> **Work order**: Using the records below, copy out exactly the line that contains "category: zebraplains" and every line that follows it, up to and including the last, and no others.
***** Entries provided *****
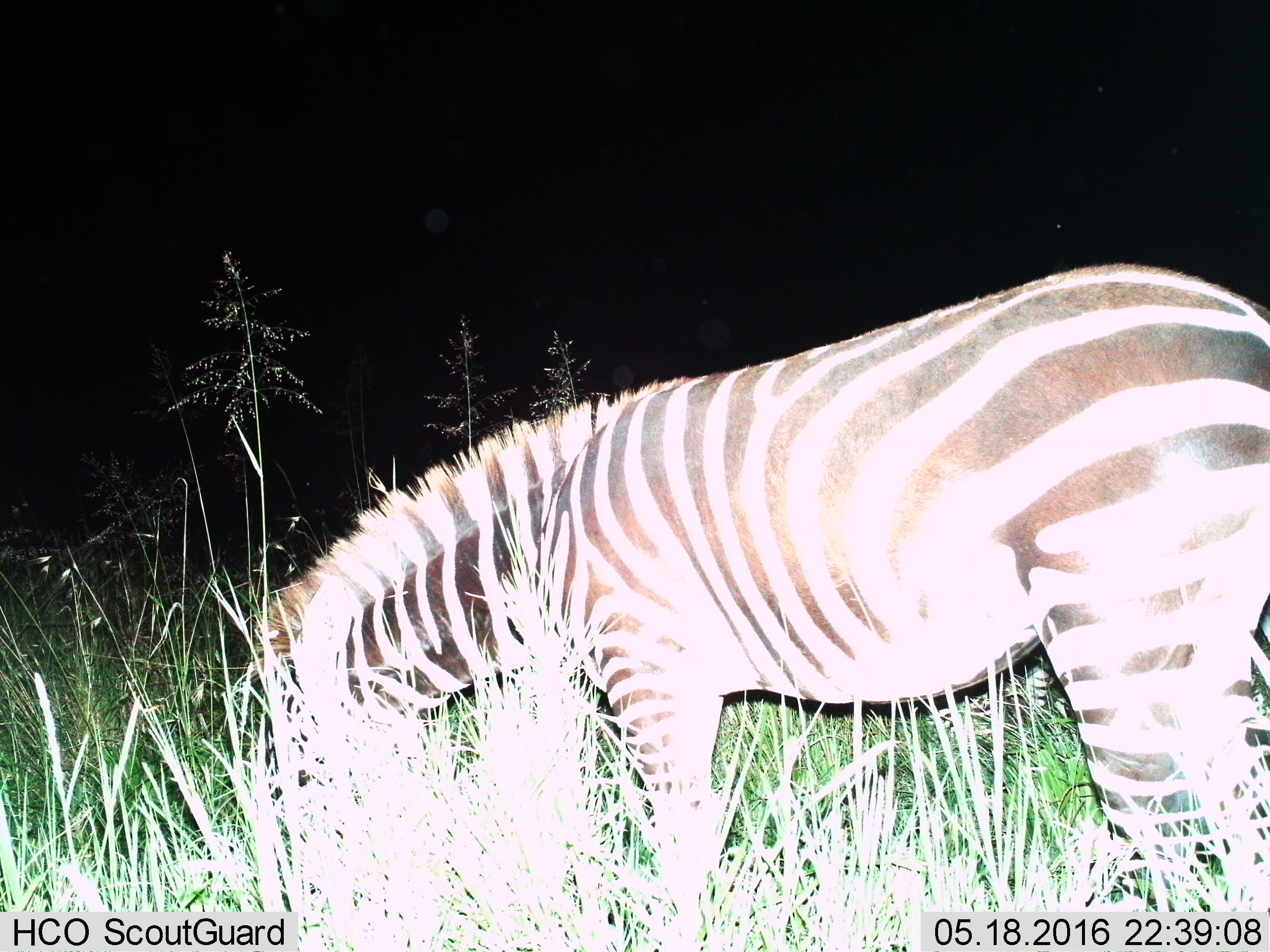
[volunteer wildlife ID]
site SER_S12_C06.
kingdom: Animalia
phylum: Chordata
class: Mammalia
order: Perissodactyla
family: Equidae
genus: Equus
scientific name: Equus quagga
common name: plains zebra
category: zebraplains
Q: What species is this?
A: Zebraplains (plains zebra) (Equus quagga).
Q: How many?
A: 1.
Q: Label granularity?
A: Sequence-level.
*****
> **Result**:
category: zebraplains
Q: What species is this?
A: Zebraplains (plains zebra) (Equus quagga).
Q: How many?
A: 1.
Q: Label granularity?
A: Sequence-level.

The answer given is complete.